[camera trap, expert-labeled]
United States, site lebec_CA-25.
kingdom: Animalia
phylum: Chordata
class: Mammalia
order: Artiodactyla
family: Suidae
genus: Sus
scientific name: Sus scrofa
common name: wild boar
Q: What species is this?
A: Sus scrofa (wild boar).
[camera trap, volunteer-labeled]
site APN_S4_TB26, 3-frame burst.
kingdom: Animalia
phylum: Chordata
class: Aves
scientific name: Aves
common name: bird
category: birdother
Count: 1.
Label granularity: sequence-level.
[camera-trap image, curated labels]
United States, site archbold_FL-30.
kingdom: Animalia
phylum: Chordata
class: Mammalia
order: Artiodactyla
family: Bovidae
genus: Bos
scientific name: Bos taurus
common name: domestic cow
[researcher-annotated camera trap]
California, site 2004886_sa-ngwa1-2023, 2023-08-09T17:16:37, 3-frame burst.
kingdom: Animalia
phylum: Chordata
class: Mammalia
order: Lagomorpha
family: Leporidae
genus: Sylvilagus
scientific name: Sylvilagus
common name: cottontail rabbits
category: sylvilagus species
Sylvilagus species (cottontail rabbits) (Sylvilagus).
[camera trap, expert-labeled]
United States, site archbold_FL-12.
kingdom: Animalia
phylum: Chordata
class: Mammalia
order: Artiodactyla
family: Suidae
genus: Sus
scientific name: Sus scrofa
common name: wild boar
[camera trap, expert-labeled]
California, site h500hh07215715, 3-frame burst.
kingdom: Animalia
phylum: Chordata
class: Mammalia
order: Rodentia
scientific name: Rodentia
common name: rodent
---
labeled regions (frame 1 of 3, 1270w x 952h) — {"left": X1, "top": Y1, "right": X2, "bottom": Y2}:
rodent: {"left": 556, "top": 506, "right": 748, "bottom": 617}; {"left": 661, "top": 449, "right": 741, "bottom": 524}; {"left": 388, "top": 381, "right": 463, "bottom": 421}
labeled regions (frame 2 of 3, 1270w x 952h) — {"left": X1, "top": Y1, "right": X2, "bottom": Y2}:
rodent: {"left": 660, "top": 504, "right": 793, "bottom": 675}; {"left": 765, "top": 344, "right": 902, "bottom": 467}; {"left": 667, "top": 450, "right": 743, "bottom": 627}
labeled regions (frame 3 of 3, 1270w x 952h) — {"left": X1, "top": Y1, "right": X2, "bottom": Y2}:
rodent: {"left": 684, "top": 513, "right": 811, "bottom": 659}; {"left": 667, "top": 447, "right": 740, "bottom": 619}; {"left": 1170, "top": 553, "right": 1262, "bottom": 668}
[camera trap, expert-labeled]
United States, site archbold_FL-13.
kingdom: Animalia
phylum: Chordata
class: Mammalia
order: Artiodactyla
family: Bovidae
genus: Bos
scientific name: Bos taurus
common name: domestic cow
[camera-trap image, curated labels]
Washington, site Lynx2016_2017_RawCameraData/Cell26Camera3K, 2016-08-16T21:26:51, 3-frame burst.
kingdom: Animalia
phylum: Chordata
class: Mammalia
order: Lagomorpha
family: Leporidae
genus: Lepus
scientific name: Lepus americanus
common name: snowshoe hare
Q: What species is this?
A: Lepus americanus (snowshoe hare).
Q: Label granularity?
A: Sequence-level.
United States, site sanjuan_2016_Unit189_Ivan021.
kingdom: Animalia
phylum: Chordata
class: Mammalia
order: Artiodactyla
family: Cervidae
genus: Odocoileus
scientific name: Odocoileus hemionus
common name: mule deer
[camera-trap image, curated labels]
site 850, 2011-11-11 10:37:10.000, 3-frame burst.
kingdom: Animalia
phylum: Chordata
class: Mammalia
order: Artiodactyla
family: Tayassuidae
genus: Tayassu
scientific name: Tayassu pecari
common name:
────────────────
GOAL OF THE EXERCISE - Without omission, return all of the records exactly as given.

TASK SOLUTION -
[camera trap, expert-labeled]
United States, site lebec_CA-25.
kingdom: Animalia
phylum: Chordata
class: Mammalia
order: Artiodactyla
family: Suidae
genus: Sus
scientific name: Sus scrofa
common name: wild boar
Q: What species is this?
A: Sus scrofa (wild boar).
[camera trap, volunteer-labeled]
site APN_S4_TB26, 3-frame burst.
kingdom: Animalia
phylum: Chordata
class: Aves
scientific name: Aves
common name: bird
category: birdother
Count: 1.
Label granularity: sequence-level.
[camera-trap image, curated labels]
United States, site archbold_FL-30.
kingdom: Animalia
phylum: Chordata
class: Mammalia
order: Artiodactyla
family: Bovidae
genus: Bos
scientific name: Bos taurus
common name: domestic cow
[researcher-annotated camera trap]
California, site 2004886_sa-ngwa1-2023, 2023-08-09T17:16:37, 3-frame burst.
kingdom: Animalia
phylum: Chordata
class: Mammalia
order: Lagomorpha
family: Leporidae
genus: Sylvilagus
scientific name: Sylvilagus
common name: cottontail rabbits
category: sylvilagus species
Sylvilagus species (cottontail rabbits) (Sylvilagus).
[camera trap, expert-labeled]
United States, site archbold_FL-12.
kingdom: Animalia
phylum: Chordata
class: Mammalia
order: Artiodactyla
family: Suidae
genus: Sus
scientific name: Sus scrofa
common name: wild boar
[camera trap, expert-labeled]
California, site h500hh07215715, 3-frame burst.
kingdom: Animalia
phylum: Chordata
class: Mammalia
order: Rodentia
scientific name: Rodentia
common name: rodent
---
labeled regions (frame 1 of 3, 1270w x 952h) — {"left": X1, "top": Y1, "right": X2, "bottom": Y2}:
rodent: {"left": 556, "top": 506, "right": 748, "bottom": 617}; {"left": 661, "top": 449, "right": 741, "bottom": 524}; {"left": 388, "top": 381, "right": 463, "bottom": 421}
labeled regions (frame 2 of 3, 1270w x 952h) — {"left": X1, "top": Y1, "right": X2, "bottom": Y2}:
rodent: {"left": 660, "top": 504, "right": 793, "bottom": 675}; {"left": 765, "top": 344, "right": 902, "bottom": 467}; {"left": 667, "top": 450, "right": 743, "bottom": 627}
labeled regions (frame 3 of 3, 1270w x 952h) — {"left": X1, "top": Y1, "right": X2, "bottom": Y2}:
rodent: {"left": 684, "top": 513, "right": 811, "bottom": 659}; {"left": 667, "top": 447, "right": 740, "bottom": 619}; {"left": 1170, "top": 553, "right": 1262, "bottom": 668}
[camera trap, expert-labeled]
United States, site archbold_FL-13.
kingdom: Animalia
phylum: Chordata
class: Mammalia
order: Artiodactyla
family: Bovidae
genus: Bos
scientific name: Bos taurus
common name: domestic cow
[camera-trap image, curated labels]
Washington, site Lynx2016_2017_RawCameraData/Cell26Camera3K, 2016-08-16T21:26:51, 3-frame burst.
kingdom: Animalia
phylum: Chordata
class: Mammalia
order: Lagomorpha
family: Leporidae
genus: Lepus
scientific name: Lepus americanus
common name: snowshoe hare
Q: What species is this?
A: Lepus americanus (snowshoe hare).
Q: Label granularity?
A: Sequence-level.
United States, site sanjuan_2016_Unit189_Ivan021.
kingdom: Animalia
phylum: Chordata
class: Mammalia
order: Artiodactyla
family: Cervidae
genus: Odocoileus
scientific name: Odocoileus hemionus
common name: mule deer
[camera-trap image, curated labels]
site 850, 2011-11-11 10:37:10.000, 3-frame burst.
kingdom: Animalia
phylum: Chordata
class: Mammalia
order: Artiodactyla
family: Tayassuidae
genus: Tayassu
scientific name: Tayassu pecari
common name:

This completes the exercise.